*** TEXT UNDER STUDY ***
Using Semantic Search helps avoid context pollution. ANTHROPIC's article also mentions that registering too many MCP Servers as tools can consume excessive tokens for tool definitions and results, potentially reducing agent efficiency.

I think this applies to humans as well. If you suddenly go to a new workplace and are bombarded with all the information, you can't act appropriately and would want someone to advise you on what you want to do. AI agents are the same - it's easier to understand if you think of it as teaching them appropriate tools through Semantic Search so they can execute optimally.

To summarize, Gateway seems most beneficial when an organization has many existing Lambda functions or MCP Servers that need to be combined. It's just an optional choice - for other use cases, it might be simpler to host MCP Servers directly in Lambda functions or Runtime.

As a side note, Gateway recently added the ability to configure a no-authentication mode. Currently, when hosting an MCP Server on Runtime, IAM or JWT authentication is required, so using Gateway as a hub could be considered when wanting to host an MCP Server in a public environment.

Related to this, even when configuring authentication to host an MCP Server through Runtime and Gateway, editors like VSCode and Cursor make dynamic token authentication (like DCR) difficult, forcing you to obtain a Bearer Token. I hope MCP extensions will allow for authentication in the future.
*** End of TEXT UNDER STUDY ***
ACTIVITY. Write what comes next in the passage about hosting MCP Servers through Gateway and Runtime, picking up after its last sentence.
*** INFORMATION SHOWN ***
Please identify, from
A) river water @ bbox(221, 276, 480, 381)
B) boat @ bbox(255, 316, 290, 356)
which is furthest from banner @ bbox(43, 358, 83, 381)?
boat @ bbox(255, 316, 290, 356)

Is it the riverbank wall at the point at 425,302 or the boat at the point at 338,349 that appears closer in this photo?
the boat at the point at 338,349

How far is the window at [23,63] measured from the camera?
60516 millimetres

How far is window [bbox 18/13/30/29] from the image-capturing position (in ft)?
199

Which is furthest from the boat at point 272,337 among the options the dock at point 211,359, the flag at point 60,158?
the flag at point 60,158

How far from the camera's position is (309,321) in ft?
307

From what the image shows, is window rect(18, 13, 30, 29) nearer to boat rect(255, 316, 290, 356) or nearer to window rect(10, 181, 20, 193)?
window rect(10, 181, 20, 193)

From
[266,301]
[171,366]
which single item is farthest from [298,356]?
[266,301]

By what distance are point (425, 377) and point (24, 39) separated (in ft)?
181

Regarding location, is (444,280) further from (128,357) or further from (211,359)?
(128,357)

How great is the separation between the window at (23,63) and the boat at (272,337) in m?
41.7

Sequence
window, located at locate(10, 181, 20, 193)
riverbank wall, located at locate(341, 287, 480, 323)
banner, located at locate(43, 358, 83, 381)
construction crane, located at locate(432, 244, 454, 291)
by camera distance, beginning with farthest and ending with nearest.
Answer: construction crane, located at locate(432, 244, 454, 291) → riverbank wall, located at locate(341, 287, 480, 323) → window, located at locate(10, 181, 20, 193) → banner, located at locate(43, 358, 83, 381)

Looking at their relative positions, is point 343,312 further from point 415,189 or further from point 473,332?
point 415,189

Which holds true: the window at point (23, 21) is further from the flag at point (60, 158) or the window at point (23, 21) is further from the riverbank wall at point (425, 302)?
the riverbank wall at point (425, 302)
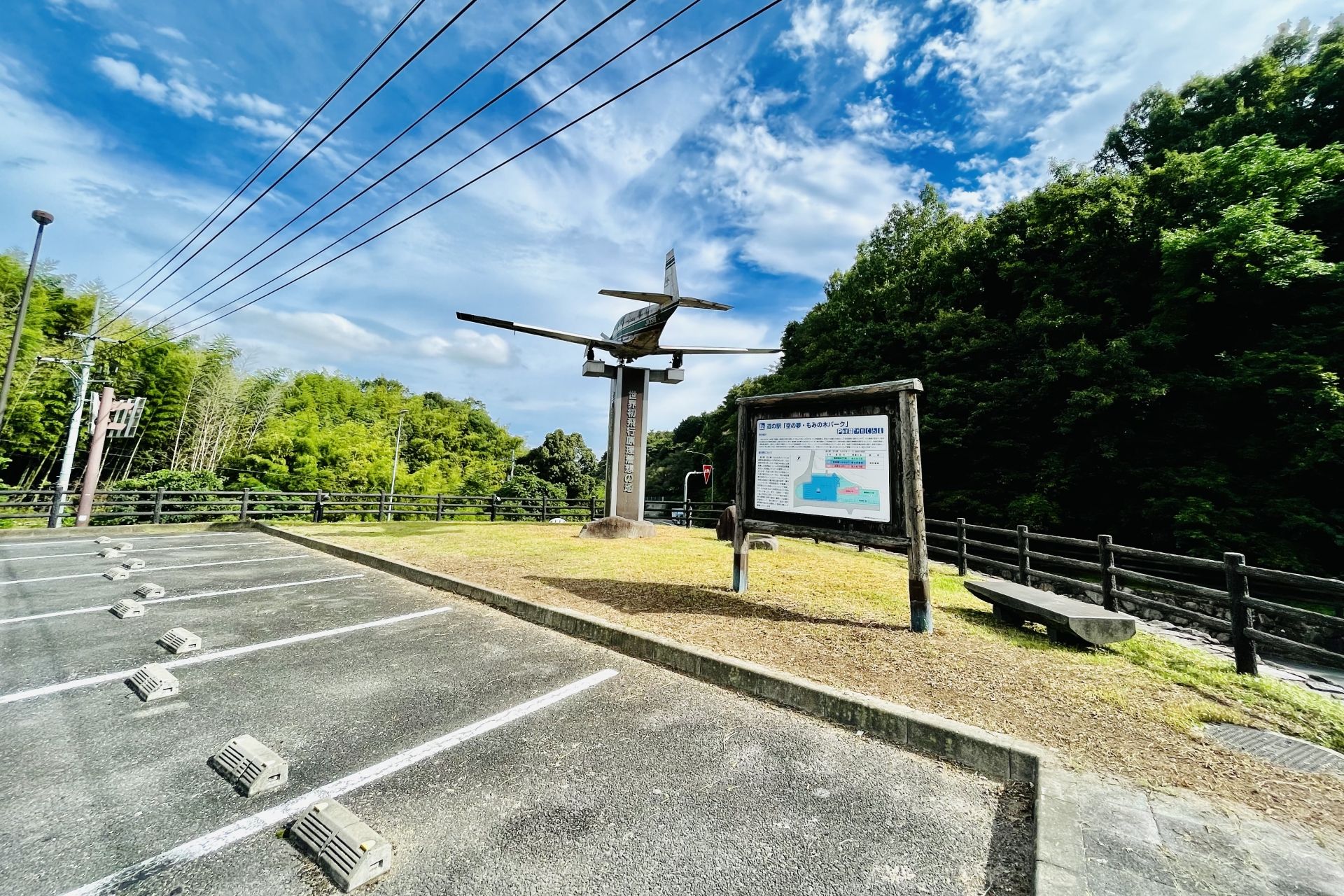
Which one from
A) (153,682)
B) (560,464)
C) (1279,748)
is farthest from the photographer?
(560,464)

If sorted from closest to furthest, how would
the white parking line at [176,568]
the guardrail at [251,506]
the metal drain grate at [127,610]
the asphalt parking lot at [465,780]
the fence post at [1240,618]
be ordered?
1. the asphalt parking lot at [465,780]
2. the fence post at [1240,618]
3. the metal drain grate at [127,610]
4. the white parking line at [176,568]
5. the guardrail at [251,506]

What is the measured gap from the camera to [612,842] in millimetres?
2027

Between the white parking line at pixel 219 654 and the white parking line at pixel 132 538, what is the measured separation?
31.3 ft

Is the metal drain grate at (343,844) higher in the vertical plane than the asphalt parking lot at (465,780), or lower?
higher

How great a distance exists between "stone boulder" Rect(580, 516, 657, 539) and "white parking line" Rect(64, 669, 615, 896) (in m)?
9.59

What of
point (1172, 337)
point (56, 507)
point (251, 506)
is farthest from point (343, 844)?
point (1172, 337)

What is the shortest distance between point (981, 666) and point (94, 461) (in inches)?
778

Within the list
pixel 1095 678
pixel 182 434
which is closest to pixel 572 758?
pixel 1095 678

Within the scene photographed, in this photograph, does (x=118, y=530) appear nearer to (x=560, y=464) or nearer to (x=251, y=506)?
(x=251, y=506)

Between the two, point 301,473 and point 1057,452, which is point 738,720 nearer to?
point 1057,452

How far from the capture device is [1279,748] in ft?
9.16

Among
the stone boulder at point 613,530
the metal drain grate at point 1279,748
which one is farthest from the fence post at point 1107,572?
the stone boulder at point 613,530

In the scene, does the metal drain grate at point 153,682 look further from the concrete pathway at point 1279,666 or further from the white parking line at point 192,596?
the concrete pathway at point 1279,666

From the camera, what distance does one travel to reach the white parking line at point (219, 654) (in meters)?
3.23
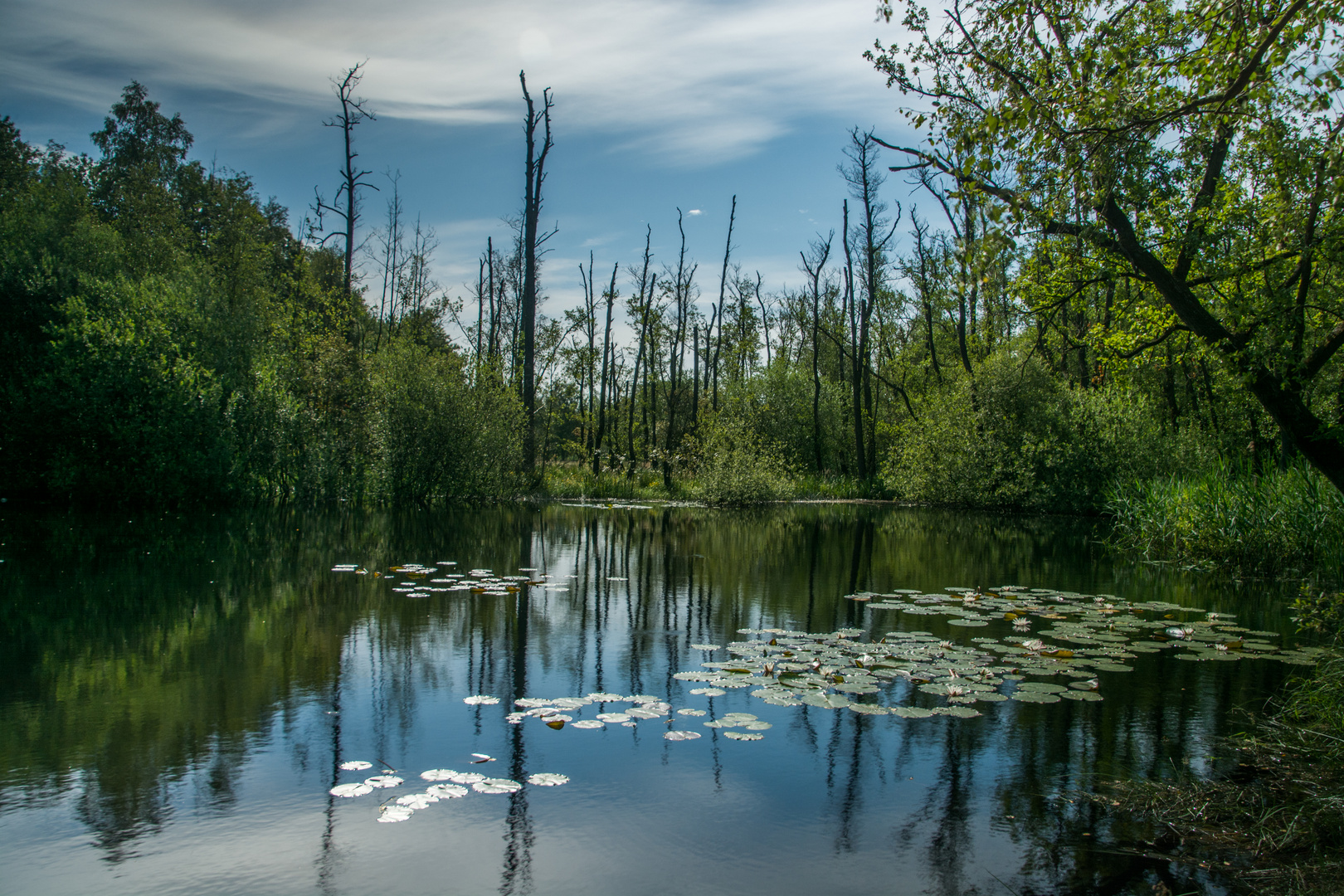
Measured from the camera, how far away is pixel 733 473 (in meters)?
26.2

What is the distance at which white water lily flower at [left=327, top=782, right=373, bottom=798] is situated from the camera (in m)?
3.65

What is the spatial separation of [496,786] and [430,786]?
0.31 m

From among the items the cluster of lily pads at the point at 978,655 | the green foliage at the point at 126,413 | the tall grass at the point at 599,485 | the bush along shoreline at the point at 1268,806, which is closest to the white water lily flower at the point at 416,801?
the cluster of lily pads at the point at 978,655

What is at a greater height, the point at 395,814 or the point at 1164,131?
the point at 1164,131

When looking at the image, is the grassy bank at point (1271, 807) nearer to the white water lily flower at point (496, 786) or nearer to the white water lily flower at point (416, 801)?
the white water lily flower at point (496, 786)

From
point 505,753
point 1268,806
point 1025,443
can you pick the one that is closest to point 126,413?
point 505,753

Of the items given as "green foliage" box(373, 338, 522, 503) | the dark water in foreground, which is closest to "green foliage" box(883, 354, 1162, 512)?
the dark water in foreground

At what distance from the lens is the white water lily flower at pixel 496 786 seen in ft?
12.2

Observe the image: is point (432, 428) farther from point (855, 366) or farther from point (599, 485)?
point (855, 366)

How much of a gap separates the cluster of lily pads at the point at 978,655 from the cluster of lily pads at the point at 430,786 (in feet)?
6.44

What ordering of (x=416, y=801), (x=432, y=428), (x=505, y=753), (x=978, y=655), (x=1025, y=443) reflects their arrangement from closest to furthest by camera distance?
(x=416, y=801)
(x=505, y=753)
(x=978, y=655)
(x=432, y=428)
(x=1025, y=443)

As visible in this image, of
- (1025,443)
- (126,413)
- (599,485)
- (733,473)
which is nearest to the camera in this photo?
(126,413)

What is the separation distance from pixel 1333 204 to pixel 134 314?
827 inches

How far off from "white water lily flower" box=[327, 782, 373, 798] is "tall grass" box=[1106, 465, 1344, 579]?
37.1 ft
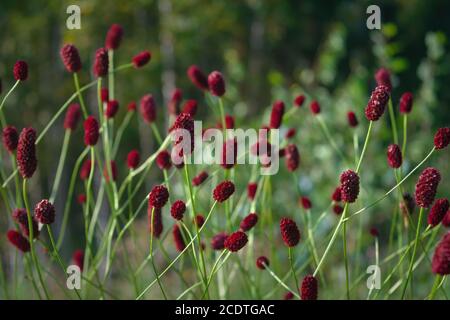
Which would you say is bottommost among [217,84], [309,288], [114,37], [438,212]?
[309,288]

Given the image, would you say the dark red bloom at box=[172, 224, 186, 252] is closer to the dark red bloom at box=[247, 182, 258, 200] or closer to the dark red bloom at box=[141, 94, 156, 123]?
the dark red bloom at box=[247, 182, 258, 200]

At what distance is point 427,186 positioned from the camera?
*** End of INFORMATION SHOWN ***
ANSWER.
However, by configuring Runtime authentication with IAM authentication and utilizing mcp-proxy-for-aws, you could consider accessing your own MCP Server from an MCP client using IAM permissions. I'd like to verify if this works with Claude Code or Cursor.
Memory Control
First, let's understand the data structure of Memory. There are built-in attributes: actor_id for each user and session_id for each session, making it easy to maintain conversation history per user.

The short-term memory unit can be imagined as the conversation history tabs in ChatGPT or Claude.

User questions are identified by actor_id, so you would include a user identification value in the request that the AI agent treats as the actor_id.

If you're using JWT authentication for AgentCore, you can decode the JWT and set the decoded user identifier as the actor_id. This allows you to easily separate questions by user in connection with Identity and Memory.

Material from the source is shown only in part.